Unfortunately, that aspect of it exists for all of them. Regardless of the training group, age or their trajectory, they are all going to experience the internal competition and drama. From the bottom to the top, each girl has strengths and weaknesses and those are always going to be noticed and discussed.

My DD is not at the top or the bottom but she gets her feelings hurt sometimes too. She also tells me how she overhears the "older" girls talking about each other behind their backs, yet they all turn around and act like best friends when together. She's also noticed when they are talking about her.

If we're honest with ourselves, it still happens among adults as well. It's life.
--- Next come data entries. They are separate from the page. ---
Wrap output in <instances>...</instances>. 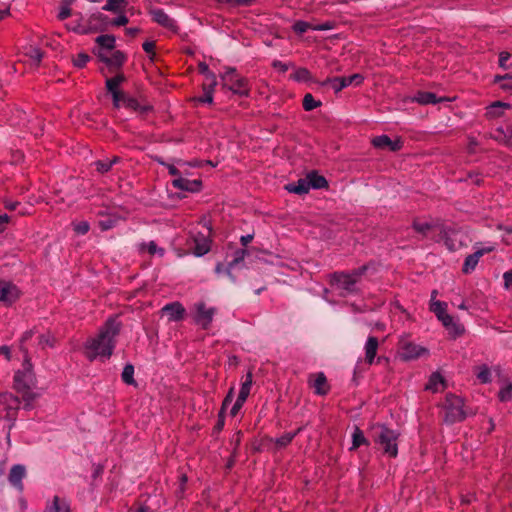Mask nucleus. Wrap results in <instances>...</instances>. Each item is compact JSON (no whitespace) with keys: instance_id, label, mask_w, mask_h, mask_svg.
<instances>
[{"instance_id":"nucleus-56","label":"nucleus","mask_w":512,"mask_h":512,"mask_svg":"<svg viewBox=\"0 0 512 512\" xmlns=\"http://www.w3.org/2000/svg\"><path fill=\"white\" fill-rule=\"evenodd\" d=\"M198 68H199L200 73L205 75V78H206L205 82H207V83L211 82V76L214 79H216L215 74L209 70V67L206 63H204V62L199 63Z\"/></svg>"},{"instance_id":"nucleus-33","label":"nucleus","mask_w":512,"mask_h":512,"mask_svg":"<svg viewBox=\"0 0 512 512\" xmlns=\"http://www.w3.org/2000/svg\"><path fill=\"white\" fill-rule=\"evenodd\" d=\"M306 178H307V180H309L310 189L311 188L320 189V188H324L327 186L326 179L323 176L317 174L316 172L309 173L306 176Z\"/></svg>"},{"instance_id":"nucleus-48","label":"nucleus","mask_w":512,"mask_h":512,"mask_svg":"<svg viewBox=\"0 0 512 512\" xmlns=\"http://www.w3.org/2000/svg\"><path fill=\"white\" fill-rule=\"evenodd\" d=\"M246 255V251L245 250H238L236 252V255H235V258L233 259V261H231L228 265V276L231 278V280L234 282L235 281V278L234 276L232 275L231 273V269L237 264L239 263L240 261H243L244 257Z\"/></svg>"},{"instance_id":"nucleus-46","label":"nucleus","mask_w":512,"mask_h":512,"mask_svg":"<svg viewBox=\"0 0 512 512\" xmlns=\"http://www.w3.org/2000/svg\"><path fill=\"white\" fill-rule=\"evenodd\" d=\"M498 397L502 402H508L512 399V383L505 384L499 391Z\"/></svg>"},{"instance_id":"nucleus-54","label":"nucleus","mask_w":512,"mask_h":512,"mask_svg":"<svg viewBox=\"0 0 512 512\" xmlns=\"http://www.w3.org/2000/svg\"><path fill=\"white\" fill-rule=\"evenodd\" d=\"M38 340L39 345L42 346L43 348L46 346L53 347L55 342L54 337L49 333L40 335L38 337Z\"/></svg>"},{"instance_id":"nucleus-25","label":"nucleus","mask_w":512,"mask_h":512,"mask_svg":"<svg viewBox=\"0 0 512 512\" xmlns=\"http://www.w3.org/2000/svg\"><path fill=\"white\" fill-rule=\"evenodd\" d=\"M442 324L449 330L454 337L459 336L463 333L464 329L461 325L456 324L453 318L449 314H444L439 318Z\"/></svg>"},{"instance_id":"nucleus-4","label":"nucleus","mask_w":512,"mask_h":512,"mask_svg":"<svg viewBox=\"0 0 512 512\" xmlns=\"http://www.w3.org/2000/svg\"><path fill=\"white\" fill-rule=\"evenodd\" d=\"M222 86L239 96H248L250 92L249 81L240 76L234 68H226L221 74Z\"/></svg>"},{"instance_id":"nucleus-34","label":"nucleus","mask_w":512,"mask_h":512,"mask_svg":"<svg viewBox=\"0 0 512 512\" xmlns=\"http://www.w3.org/2000/svg\"><path fill=\"white\" fill-rule=\"evenodd\" d=\"M413 228L416 232L422 234L423 236H427L429 232L434 228V225L426 220L415 219L413 222Z\"/></svg>"},{"instance_id":"nucleus-3","label":"nucleus","mask_w":512,"mask_h":512,"mask_svg":"<svg viewBox=\"0 0 512 512\" xmlns=\"http://www.w3.org/2000/svg\"><path fill=\"white\" fill-rule=\"evenodd\" d=\"M368 266L364 265L350 273H335L332 277V284L340 290L342 296H347L357 292V283L367 271Z\"/></svg>"},{"instance_id":"nucleus-44","label":"nucleus","mask_w":512,"mask_h":512,"mask_svg":"<svg viewBox=\"0 0 512 512\" xmlns=\"http://www.w3.org/2000/svg\"><path fill=\"white\" fill-rule=\"evenodd\" d=\"M321 106V102L314 99L312 94L308 93L303 98V108L306 111H312Z\"/></svg>"},{"instance_id":"nucleus-31","label":"nucleus","mask_w":512,"mask_h":512,"mask_svg":"<svg viewBox=\"0 0 512 512\" xmlns=\"http://www.w3.org/2000/svg\"><path fill=\"white\" fill-rule=\"evenodd\" d=\"M444 387V379L439 373H433L428 383L426 384V390H430L432 392H438L441 388Z\"/></svg>"},{"instance_id":"nucleus-58","label":"nucleus","mask_w":512,"mask_h":512,"mask_svg":"<svg viewBox=\"0 0 512 512\" xmlns=\"http://www.w3.org/2000/svg\"><path fill=\"white\" fill-rule=\"evenodd\" d=\"M143 50L149 55L151 60H154L155 57V42L153 41H145L142 45Z\"/></svg>"},{"instance_id":"nucleus-37","label":"nucleus","mask_w":512,"mask_h":512,"mask_svg":"<svg viewBox=\"0 0 512 512\" xmlns=\"http://www.w3.org/2000/svg\"><path fill=\"white\" fill-rule=\"evenodd\" d=\"M124 80H125V78L122 74H118L115 77L108 78L106 80V88H107L108 92H110L112 94L114 92L120 91L119 86L121 85L122 82H124Z\"/></svg>"},{"instance_id":"nucleus-41","label":"nucleus","mask_w":512,"mask_h":512,"mask_svg":"<svg viewBox=\"0 0 512 512\" xmlns=\"http://www.w3.org/2000/svg\"><path fill=\"white\" fill-rule=\"evenodd\" d=\"M123 106L130 110L138 111L140 113H145L149 110V107L140 105L136 99L130 97L125 99V103L123 104Z\"/></svg>"},{"instance_id":"nucleus-12","label":"nucleus","mask_w":512,"mask_h":512,"mask_svg":"<svg viewBox=\"0 0 512 512\" xmlns=\"http://www.w3.org/2000/svg\"><path fill=\"white\" fill-rule=\"evenodd\" d=\"M18 287L9 281H0V302L9 306L16 302L20 297Z\"/></svg>"},{"instance_id":"nucleus-19","label":"nucleus","mask_w":512,"mask_h":512,"mask_svg":"<svg viewBox=\"0 0 512 512\" xmlns=\"http://www.w3.org/2000/svg\"><path fill=\"white\" fill-rule=\"evenodd\" d=\"M379 348V341L375 336H369L364 345L365 362L372 365L376 361V355Z\"/></svg>"},{"instance_id":"nucleus-32","label":"nucleus","mask_w":512,"mask_h":512,"mask_svg":"<svg viewBox=\"0 0 512 512\" xmlns=\"http://www.w3.org/2000/svg\"><path fill=\"white\" fill-rule=\"evenodd\" d=\"M361 445H369V442L364 436L362 430L359 427H355L352 433V446L350 447V450H356Z\"/></svg>"},{"instance_id":"nucleus-7","label":"nucleus","mask_w":512,"mask_h":512,"mask_svg":"<svg viewBox=\"0 0 512 512\" xmlns=\"http://www.w3.org/2000/svg\"><path fill=\"white\" fill-rule=\"evenodd\" d=\"M463 400L453 394H449L445 399V421L449 423L460 422L465 418L463 410Z\"/></svg>"},{"instance_id":"nucleus-23","label":"nucleus","mask_w":512,"mask_h":512,"mask_svg":"<svg viewBox=\"0 0 512 512\" xmlns=\"http://www.w3.org/2000/svg\"><path fill=\"white\" fill-rule=\"evenodd\" d=\"M26 475V469L23 465H14L9 472V482L19 490H22V480Z\"/></svg>"},{"instance_id":"nucleus-9","label":"nucleus","mask_w":512,"mask_h":512,"mask_svg":"<svg viewBox=\"0 0 512 512\" xmlns=\"http://www.w3.org/2000/svg\"><path fill=\"white\" fill-rule=\"evenodd\" d=\"M20 406L19 399L11 393L0 394V419L14 421Z\"/></svg>"},{"instance_id":"nucleus-59","label":"nucleus","mask_w":512,"mask_h":512,"mask_svg":"<svg viewBox=\"0 0 512 512\" xmlns=\"http://www.w3.org/2000/svg\"><path fill=\"white\" fill-rule=\"evenodd\" d=\"M245 402H246L245 399H241L240 397H237L235 403L233 404V406L230 410V415L232 417H235L239 413V411L241 410V408L243 407Z\"/></svg>"},{"instance_id":"nucleus-2","label":"nucleus","mask_w":512,"mask_h":512,"mask_svg":"<svg viewBox=\"0 0 512 512\" xmlns=\"http://www.w3.org/2000/svg\"><path fill=\"white\" fill-rule=\"evenodd\" d=\"M372 429L375 443L380 445L384 454L395 458L398 455L397 440L399 433L380 424L373 426Z\"/></svg>"},{"instance_id":"nucleus-62","label":"nucleus","mask_w":512,"mask_h":512,"mask_svg":"<svg viewBox=\"0 0 512 512\" xmlns=\"http://www.w3.org/2000/svg\"><path fill=\"white\" fill-rule=\"evenodd\" d=\"M504 287L507 290L512 289V270H509L503 274Z\"/></svg>"},{"instance_id":"nucleus-14","label":"nucleus","mask_w":512,"mask_h":512,"mask_svg":"<svg viewBox=\"0 0 512 512\" xmlns=\"http://www.w3.org/2000/svg\"><path fill=\"white\" fill-rule=\"evenodd\" d=\"M174 188L187 191V192H199L202 188V181L200 179L190 180L187 177H174L172 180Z\"/></svg>"},{"instance_id":"nucleus-1","label":"nucleus","mask_w":512,"mask_h":512,"mask_svg":"<svg viewBox=\"0 0 512 512\" xmlns=\"http://www.w3.org/2000/svg\"><path fill=\"white\" fill-rule=\"evenodd\" d=\"M122 324L117 317H110L100 328L99 333L87 339L84 344V354L88 360L109 359L116 346V337L119 335Z\"/></svg>"},{"instance_id":"nucleus-42","label":"nucleus","mask_w":512,"mask_h":512,"mask_svg":"<svg viewBox=\"0 0 512 512\" xmlns=\"http://www.w3.org/2000/svg\"><path fill=\"white\" fill-rule=\"evenodd\" d=\"M141 250H146L150 255L158 254L159 256L164 255V249L157 246L154 241L141 244Z\"/></svg>"},{"instance_id":"nucleus-8","label":"nucleus","mask_w":512,"mask_h":512,"mask_svg":"<svg viewBox=\"0 0 512 512\" xmlns=\"http://www.w3.org/2000/svg\"><path fill=\"white\" fill-rule=\"evenodd\" d=\"M107 16L96 12L90 15L87 21L83 19L77 25L70 27L71 30L80 33L88 34L94 31L103 30L107 25Z\"/></svg>"},{"instance_id":"nucleus-61","label":"nucleus","mask_w":512,"mask_h":512,"mask_svg":"<svg viewBox=\"0 0 512 512\" xmlns=\"http://www.w3.org/2000/svg\"><path fill=\"white\" fill-rule=\"evenodd\" d=\"M347 78V81H348V84L349 86L354 84V85H360L363 80H364V77L361 75V74H353L351 76H348L346 77Z\"/></svg>"},{"instance_id":"nucleus-5","label":"nucleus","mask_w":512,"mask_h":512,"mask_svg":"<svg viewBox=\"0 0 512 512\" xmlns=\"http://www.w3.org/2000/svg\"><path fill=\"white\" fill-rule=\"evenodd\" d=\"M35 384V375L32 370V364L28 358H25L22 369L18 370L14 375V388L25 394Z\"/></svg>"},{"instance_id":"nucleus-60","label":"nucleus","mask_w":512,"mask_h":512,"mask_svg":"<svg viewBox=\"0 0 512 512\" xmlns=\"http://www.w3.org/2000/svg\"><path fill=\"white\" fill-rule=\"evenodd\" d=\"M71 2H72V0H67V5H64L61 7L59 14H58V18L60 20H65L66 18H68L71 15V9L69 7Z\"/></svg>"},{"instance_id":"nucleus-11","label":"nucleus","mask_w":512,"mask_h":512,"mask_svg":"<svg viewBox=\"0 0 512 512\" xmlns=\"http://www.w3.org/2000/svg\"><path fill=\"white\" fill-rule=\"evenodd\" d=\"M194 310L196 312L194 316L196 324L203 329H208L216 313V308L207 307L205 303L198 302L194 304Z\"/></svg>"},{"instance_id":"nucleus-36","label":"nucleus","mask_w":512,"mask_h":512,"mask_svg":"<svg viewBox=\"0 0 512 512\" xmlns=\"http://www.w3.org/2000/svg\"><path fill=\"white\" fill-rule=\"evenodd\" d=\"M126 4V0H107L102 9L109 12L120 13L123 11Z\"/></svg>"},{"instance_id":"nucleus-10","label":"nucleus","mask_w":512,"mask_h":512,"mask_svg":"<svg viewBox=\"0 0 512 512\" xmlns=\"http://www.w3.org/2000/svg\"><path fill=\"white\" fill-rule=\"evenodd\" d=\"M495 248H496V246L494 243H489L488 245H485V246H479V244H476L474 253L468 255L465 258V261H464V264L462 267L463 273L469 274L472 271H474L480 258L484 254L494 251Z\"/></svg>"},{"instance_id":"nucleus-13","label":"nucleus","mask_w":512,"mask_h":512,"mask_svg":"<svg viewBox=\"0 0 512 512\" xmlns=\"http://www.w3.org/2000/svg\"><path fill=\"white\" fill-rule=\"evenodd\" d=\"M334 28V23L331 21H326L322 24L314 25L308 23L306 21L298 20L293 24V31L299 35L304 34L308 30L314 31H328Z\"/></svg>"},{"instance_id":"nucleus-27","label":"nucleus","mask_w":512,"mask_h":512,"mask_svg":"<svg viewBox=\"0 0 512 512\" xmlns=\"http://www.w3.org/2000/svg\"><path fill=\"white\" fill-rule=\"evenodd\" d=\"M46 512H70V505L66 499L54 496L52 503L47 506Z\"/></svg>"},{"instance_id":"nucleus-28","label":"nucleus","mask_w":512,"mask_h":512,"mask_svg":"<svg viewBox=\"0 0 512 512\" xmlns=\"http://www.w3.org/2000/svg\"><path fill=\"white\" fill-rule=\"evenodd\" d=\"M444 100L443 98H437L434 93L431 92H417V94L412 98V101H415L422 105L427 104H436L440 101Z\"/></svg>"},{"instance_id":"nucleus-17","label":"nucleus","mask_w":512,"mask_h":512,"mask_svg":"<svg viewBox=\"0 0 512 512\" xmlns=\"http://www.w3.org/2000/svg\"><path fill=\"white\" fill-rule=\"evenodd\" d=\"M309 384L318 395H325L328 393L329 386L324 373L320 372L309 376Z\"/></svg>"},{"instance_id":"nucleus-6","label":"nucleus","mask_w":512,"mask_h":512,"mask_svg":"<svg viewBox=\"0 0 512 512\" xmlns=\"http://www.w3.org/2000/svg\"><path fill=\"white\" fill-rule=\"evenodd\" d=\"M429 351L426 347L418 345L403 336L398 342V356L403 361H412L427 356Z\"/></svg>"},{"instance_id":"nucleus-52","label":"nucleus","mask_w":512,"mask_h":512,"mask_svg":"<svg viewBox=\"0 0 512 512\" xmlns=\"http://www.w3.org/2000/svg\"><path fill=\"white\" fill-rule=\"evenodd\" d=\"M233 399H234V387H231L230 390L228 391L226 397L223 400L222 407H221V410L219 413V417H223V413H224L225 409L232 403Z\"/></svg>"},{"instance_id":"nucleus-26","label":"nucleus","mask_w":512,"mask_h":512,"mask_svg":"<svg viewBox=\"0 0 512 512\" xmlns=\"http://www.w3.org/2000/svg\"><path fill=\"white\" fill-rule=\"evenodd\" d=\"M286 190H288L290 193L302 195L309 192V180L307 178L299 179L296 183H290L286 185Z\"/></svg>"},{"instance_id":"nucleus-38","label":"nucleus","mask_w":512,"mask_h":512,"mask_svg":"<svg viewBox=\"0 0 512 512\" xmlns=\"http://www.w3.org/2000/svg\"><path fill=\"white\" fill-rule=\"evenodd\" d=\"M290 77L297 82H309L312 80V75L306 68H297Z\"/></svg>"},{"instance_id":"nucleus-30","label":"nucleus","mask_w":512,"mask_h":512,"mask_svg":"<svg viewBox=\"0 0 512 512\" xmlns=\"http://www.w3.org/2000/svg\"><path fill=\"white\" fill-rule=\"evenodd\" d=\"M115 37L112 35H100L96 38V43L99 45L98 51H112L115 47Z\"/></svg>"},{"instance_id":"nucleus-43","label":"nucleus","mask_w":512,"mask_h":512,"mask_svg":"<svg viewBox=\"0 0 512 512\" xmlns=\"http://www.w3.org/2000/svg\"><path fill=\"white\" fill-rule=\"evenodd\" d=\"M299 431H300V429L296 432H288V433H285L282 436L278 437L275 440L276 445L280 448L286 447L287 445H289L292 442V440L294 439V437L297 435V433Z\"/></svg>"},{"instance_id":"nucleus-16","label":"nucleus","mask_w":512,"mask_h":512,"mask_svg":"<svg viewBox=\"0 0 512 512\" xmlns=\"http://www.w3.org/2000/svg\"><path fill=\"white\" fill-rule=\"evenodd\" d=\"M97 55L101 61L115 68L123 65L126 60V56L121 51H110L109 53L107 51H98Z\"/></svg>"},{"instance_id":"nucleus-50","label":"nucleus","mask_w":512,"mask_h":512,"mask_svg":"<svg viewBox=\"0 0 512 512\" xmlns=\"http://www.w3.org/2000/svg\"><path fill=\"white\" fill-rule=\"evenodd\" d=\"M495 82H502L501 88L508 90L512 89V74H507L505 76H496Z\"/></svg>"},{"instance_id":"nucleus-18","label":"nucleus","mask_w":512,"mask_h":512,"mask_svg":"<svg viewBox=\"0 0 512 512\" xmlns=\"http://www.w3.org/2000/svg\"><path fill=\"white\" fill-rule=\"evenodd\" d=\"M150 14L153 21L157 24L168 29H176V22L163 9H152Z\"/></svg>"},{"instance_id":"nucleus-39","label":"nucleus","mask_w":512,"mask_h":512,"mask_svg":"<svg viewBox=\"0 0 512 512\" xmlns=\"http://www.w3.org/2000/svg\"><path fill=\"white\" fill-rule=\"evenodd\" d=\"M119 161V157L113 159L98 160L95 162L96 170L100 173L108 172Z\"/></svg>"},{"instance_id":"nucleus-64","label":"nucleus","mask_w":512,"mask_h":512,"mask_svg":"<svg viewBox=\"0 0 512 512\" xmlns=\"http://www.w3.org/2000/svg\"><path fill=\"white\" fill-rule=\"evenodd\" d=\"M128 21H129L128 18L124 14H121L117 18H115L111 22V24L114 26H124L128 23Z\"/></svg>"},{"instance_id":"nucleus-22","label":"nucleus","mask_w":512,"mask_h":512,"mask_svg":"<svg viewBox=\"0 0 512 512\" xmlns=\"http://www.w3.org/2000/svg\"><path fill=\"white\" fill-rule=\"evenodd\" d=\"M375 147L381 149H388L390 151H398L401 149L402 144L399 140L392 141L387 135L377 136L372 140Z\"/></svg>"},{"instance_id":"nucleus-40","label":"nucleus","mask_w":512,"mask_h":512,"mask_svg":"<svg viewBox=\"0 0 512 512\" xmlns=\"http://www.w3.org/2000/svg\"><path fill=\"white\" fill-rule=\"evenodd\" d=\"M509 107L510 106L507 103L496 101L488 107L487 113L491 117H499L503 113V110L508 109Z\"/></svg>"},{"instance_id":"nucleus-57","label":"nucleus","mask_w":512,"mask_h":512,"mask_svg":"<svg viewBox=\"0 0 512 512\" xmlns=\"http://www.w3.org/2000/svg\"><path fill=\"white\" fill-rule=\"evenodd\" d=\"M90 57L86 53H79L77 56L73 59V63L76 67L82 68L84 67L87 62L89 61Z\"/></svg>"},{"instance_id":"nucleus-24","label":"nucleus","mask_w":512,"mask_h":512,"mask_svg":"<svg viewBox=\"0 0 512 512\" xmlns=\"http://www.w3.org/2000/svg\"><path fill=\"white\" fill-rule=\"evenodd\" d=\"M217 85V80L211 76V82H204L202 85L203 96L195 98L194 100L200 103L211 104L213 102V93Z\"/></svg>"},{"instance_id":"nucleus-63","label":"nucleus","mask_w":512,"mask_h":512,"mask_svg":"<svg viewBox=\"0 0 512 512\" xmlns=\"http://www.w3.org/2000/svg\"><path fill=\"white\" fill-rule=\"evenodd\" d=\"M510 59V54L508 52H501L499 55V65L503 68H508V60Z\"/></svg>"},{"instance_id":"nucleus-51","label":"nucleus","mask_w":512,"mask_h":512,"mask_svg":"<svg viewBox=\"0 0 512 512\" xmlns=\"http://www.w3.org/2000/svg\"><path fill=\"white\" fill-rule=\"evenodd\" d=\"M73 229L77 234L85 235L89 229L90 225L87 221H80L73 223Z\"/></svg>"},{"instance_id":"nucleus-49","label":"nucleus","mask_w":512,"mask_h":512,"mask_svg":"<svg viewBox=\"0 0 512 512\" xmlns=\"http://www.w3.org/2000/svg\"><path fill=\"white\" fill-rule=\"evenodd\" d=\"M133 375H134V367L131 364L126 365L122 371V375H121L122 380L126 384H133L134 383Z\"/></svg>"},{"instance_id":"nucleus-15","label":"nucleus","mask_w":512,"mask_h":512,"mask_svg":"<svg viewBox=\"0 0 512 512\" xmlns=\"http://www.w3.org/2000/svg\"><path fill=\"white\" fill-rule=\"evenodd\" d=\"M168 169V172L173 177H187L190 175L189 168L199 166V162H186L182 160L176 161V164H165L163 163Z\"/></svg>"},{"instance_id":"nucleus-53","label":"nucleus","mask_w":512,"mask_h":512,"mask_svg":"<svg viewBox=\"0 0 512 512\" xmlns=\"http://www.w3.org/2000/svg\"><path fill=\"white\" fill-rule=\"evenodd\" d=\"M233 399H234V387H231L230 390L228 391L226 397L223 400L222 407H221V410L219 413V417H223V413H224L225 409L232 403Z\"/></svg>"},{"instance_id":"nucleus-45","label":"nucleus","mask_w":512,"mask_h":512,"mask_svg":"<svg viewBox=\"0 0 512 512\" xmlns=\"http://www.w3.org/2000/svg\"><path fill=\"white\" fill-rule=\"evenodd\" d=\"M477 379L481 383H489L491 382V372L490 369L486 365H482L478 367V371L476 373Z\"/></svg>"},{"instance_id":"nucleus-21","label":"nucleus","mask_w":512,"mask_h":512,"mask_svg":"<svg viewBox=\"0 0 512 512\" xmlns=\"http://www.w3.org/2000/svg\"><path fill=\"white\" fill-rule=\"evenodd\" d=\"M162 312L168 316L169 321H179L185 314V309L179 302H173L165 305Z\"/></svg>"},{"instance_id":"nucleus-35","label":"nucleus","mask_w":512,"mask_h":512,"mask_svg":"<svg viewBox=\"0 0 512 512\" xmlns=\"http://www.w3.org/2000/svg\"><path fill=\"white\" fill-rule=\"evenodd\" d=\"M252 383H253V375L251 372H248L245 377V380L241 383V388H240L238 397H240L241 399L247 400V398L250 394Z\"/></svg>"},{"instance_id":"nucleus-55","label":"nucleus","mask_w":512,"mask_h":512,"mask_svg":"<svg viewBox=\"0 0 512 512\" xmlns=\"http://www.w3.org/2000/svg\"><path fill=\"white\" fill-rule=\"evenodd\" d=\"M112 97L114 107L116 108L123 106V104L125 103V99L128 98L122 91L112 93Z\"/></svg>"},{"instance_id":"nucleus-20","label":"nucleus","mask_w":512,"mask_h":512,"mask_svg":"<svg viewBox=\"0 0 512 512\" xmlns=\"http://www.w3.org/2000/svg\"><path fill=\"white\" fill-rule=\"evenodd\" d=\"M194 243L193 253L196 256H203L210 250V241L207 236L197 233L191 236Z\"/></svg>"},{"instance_id":"nucleus-47","label":"nucleus","mask_w":512,"mask_h":512,"mask_svg":"<svg viewBox=\"0 0 512 512\" xmlns=\"http://www.w3.org/2000/svg\"><path fill=\"white\" fill-rule=\"evenodd\" d=\"M430 310L436 314L438 319L446 314V303L441 301H432L430 303Z\"/></svg>"},{"instance_id":"nucleus-29","label":"nucleus","mask_w":512,"mask_h":512,"mask_svg":"<svg viewBox=\"0 0 512 512\" xmlns=\"http://www.w3.org/2000/svg\"><path fill=\"white\" fill-rule=\"evenodd\" d=\"M322 86L330 85V87L336 92H340L342 89L349 86L346 77H334L327 78L323 82H321Z\"/></svg>"}]
</instances>
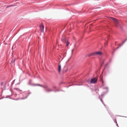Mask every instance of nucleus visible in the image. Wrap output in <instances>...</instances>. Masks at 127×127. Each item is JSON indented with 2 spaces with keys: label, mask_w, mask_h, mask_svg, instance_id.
<instances>
[{
  "label": "nucleus",
  "mask_w": 127,
  "mask_h": 127,
  "mask_svg": "<svg viewBox=\"0 0 127 127\" xmlns=\"http://www.w3.org/2000/svg\"><path fill=\"white\" fill-rule=\"evenodd\" d=\"M15 89H16V90H17V91H22L21 90H19L18 88H16Z\"/></svg>",
  "instance_id": "nucleus-20"
},
{
  "label": "nucleus",
  "mask_w": 127,
  "mask_h": 127,
  "mask_svg": "<svg viewBox=\"0 0 127 127\" xmlns=\"http://www.w3.org/2000/svg\"><path fill=\"white\" fill-rule=\"evenodd\" d=\"M127 41L126 40V39L123 42V43L122 44H120L119 45V46L117 47L116 48V49H118L119 48V47H121L123 45V44Z\"/></svg>",
  "instance_id": "nucleus-8"
},
{
  "label": "nucleus",
  "mask_w": 127,
  "mask_h": 127,
  "mask_svg": "<svg viewBox=\"0 0 127 127\" xmlns=\"http://www.w3.org/2000/svg\"><path fill=\"white\" fill-rule=\"evenodd\" d=\"M111 18L113 21L115 22L116 23V25H117V26L118 25H119V23L118 21L116 19L112 17H111Z\"/></svg>",
  "instance_id": "nucleus-3"
},
{
  "label": "nucleus",
  "mask_w": 127,
  "mask_h": 127,
  "mask_svg": "<svg viewBox=\"0 0 127 127\" xmlns=\"http://www.w3.org/2000/svg\"><path fill=\"white\" fill-rule=\"evenodd\" d=\"M73 50H74V49H73L72 50V54L73 53Z\"/></svg>",
  "instance_id": "nucleus-23"
},
{
  "label": "nucleus",
  "mask_w": 127,
  "mask_h": 127,
  "mask_svg": "<svg viewBox=\"0 0 127 127\" xmlns=\"http://www.w3.org/2000/svg\"><path fill=\"white\" fill-rule=\"evenodd\" d=\"M15 59H13L11 61V64H12L13 63L15 62Z\"/></svg>",
  "instance_id": "nucleus-13"
},
{
  "label": "nucleus",
  "mask_w": 127,
  "mask_h": 127,
  "mask_svg": "<svg viewBox=\"0 0 127 127\" xmlns=\"http://www.w3.org/2000/svg\"><path fill=\"white\" fill-rule=\"evenodd\" d=\"M108 92V91H107L106 92H104V93L103 94H102L101 95V96L102 97H103L104 96V95L107 93Z\"/></svg>",
  "instance_id": "nucleus-12"
},
{
  "label": "nucleus",
  "mask_w": 127,
  "mask_h": 127,
  "mask_svg": "<svg viewBox=\"0 0 127 127\" xmlns=\"http://www.w3.org/2000/svg\"><path fill=\"white\" fill-rule=\"evenodd\" d=\"M107 64H108V63L105 64V66L104 69H106L107 68Z\"/></svg>",
  "instance_id": "nucleus-17"
},
{
  "label": "nucleus",
  "mask_w": 127,
  "mask_h": 127,
  "mask_svg": "<svg viewBox=\"0 0 127 127\" xmlns=\"http://www.w3.org/2000/svg\"><path fill=\"white\" fill-rule=\"evenodd\" d=\"M15 6V5H11L10 6H7V8H8V7H11V6Z\"/></svg>",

Granted, it's amplified when you have these young kids spending so much time together in a highly competitive sport, but it's not escapable in any setting really.

I just constantly remind my daughter to maintain her integrity and in the end, she will be who people trust and want to be friends with- not because of her gym "ranking" but because they will notice who does the backstabbing and who doesn't. I help her understand it reflects badly on the "mean" kids and just as she has been able to recognize who they are, others do too.
 
Gymbeam, you are completely correct. It happens in school, at the work place, etc... I was just hoping we had more time before having to deal with it and I think it's hard when they are so young for them to understand, maybe I'm not giving her enough credit. My dd has always been kind of oblivious to any drama until this summer. But unfortunately there was no avoiding it.